This is the second post in the series on legal aspects of self-defense.  We will cover the five elements of a physical encounter that must be demonstrated to the criminal justice system in order to make a successful claim of “self defense.” I am basing these on the highly informative book “The Law of Self Defense” by Andrew Branca, whose bio calls him “an attorney and internationally recognized expert on self-defense law.”

Branca’s book is subtitled “The indispensable guide for the armed citizen.” However, I will relate this to the use of “lethal force” that we practice, because as far as I know, the laws don’t single out firearms or any other weapon; they merely specify “lethal force,” which as legally defined can involve the use of bare hands. (“Lethal force” refers to actions that can cause death or serious bodily injury, which certainly applies to karate techniques.)

I am in no way going to render legal advice or analysis. Rather, I will merely use these five elements as a framework for guiding our club’s approach to practicing self-protection. We are trying to train ourselves, via both knowledge and the ways in which we practice, so as to minimize our chance of being “in the wrong” if we ever have to use physical force to protect ourselves or others.

The first element is “Innocence.” This does not refer to being found “not guilty” in a trial, but rather that you did not instigate or escalate the conflict. To make any justifiable claim of self-defense, you have to show that you were not the aggressor in the situation.

One of the issues Branca raises repeatedly in the book is that you have to not only be in the right, but you have to be able to demonstrate that you were, whether to police, magistrate, judge, or jury. So in any potential violent encounter, you need to take obvious measures, when possible, to indicate – to yourself, the other person(s), and any witnesses present, that you wanted to avoid a physical confrontation. The people who decide on your guilt or non-guilt will not have been present at the event.

This is why we emphasize words, spoken loudly, and the use of “The Fence” with our hands to show to the other party and to witnesses that we mean no harm. The Fence uses open hands rather than fists, for obvious reasons. This is universally recognized as a signal that we want to keep distance between ourselves and those at whom the Fence is “aimed” – it’s seen as defensive rather than offensive. And when the Fence is held low, at the chudan level, rather than toward someone’s face, it is seen as less aggressive than hands toward the face.

Pennsylvania law (Title 18, Part 1, Chapter 5, in Section 505) says, “The use of deadly force is not justifiable under this section…if the actor, with the intent of causing death or serious bodily injury, provoked the use of force against himself in the same encounter…” And case law has shown that even a small overt physical act, when it is accompanied by aggressive words, can qualify as a provocation – even if you are not the first to use physical force.

If no provocative words are used, the person who first resorts to physical force is generally considered the aggressor. This doesn’t mean you have to wait to get attacked. If you reasonably believe that violence against you is imminent, you may be legally justified in beating someone to the punch, so to speak, or even striking out first, when you’re certain you’re about to be attacked. (This is what the Japanese martial arts call a tactic of sen no sen or sen sen no sen, respectively.)
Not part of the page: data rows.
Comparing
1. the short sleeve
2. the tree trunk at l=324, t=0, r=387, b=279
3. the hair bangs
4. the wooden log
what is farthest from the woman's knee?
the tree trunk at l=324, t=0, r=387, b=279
You should never rekindle a physical conflict that has stopped with no indication from the aggressive party that it will resume. You should also never escalate a non-deadly encounter to a deadly one.

If you communicate clearly with both your body language and your voice that you want to avoid violence, you’ll be on much safer legal ground.

And of course, mutual combat (i.e., getting into a fight) can result in legal jeopardy for both parties. This is why combative sports are far preferable to brawling, for those with a need to test their mettle.

This entire element of legitimate self-defense can be summed up by the fifth precept in our dojo kun, which is “Refrain from violent behavior.” Trotta Shihan used to rephrase this in a way easier for children to understand: “Never strike out in anger.” I would add, never even verbally lash out in anger, if there’s any chance it could escalate beyond words. I might go a bit further and say, “Never lash out in anger, period,” but we are all human, after all – and anyway that’s beyond the scope of this blog.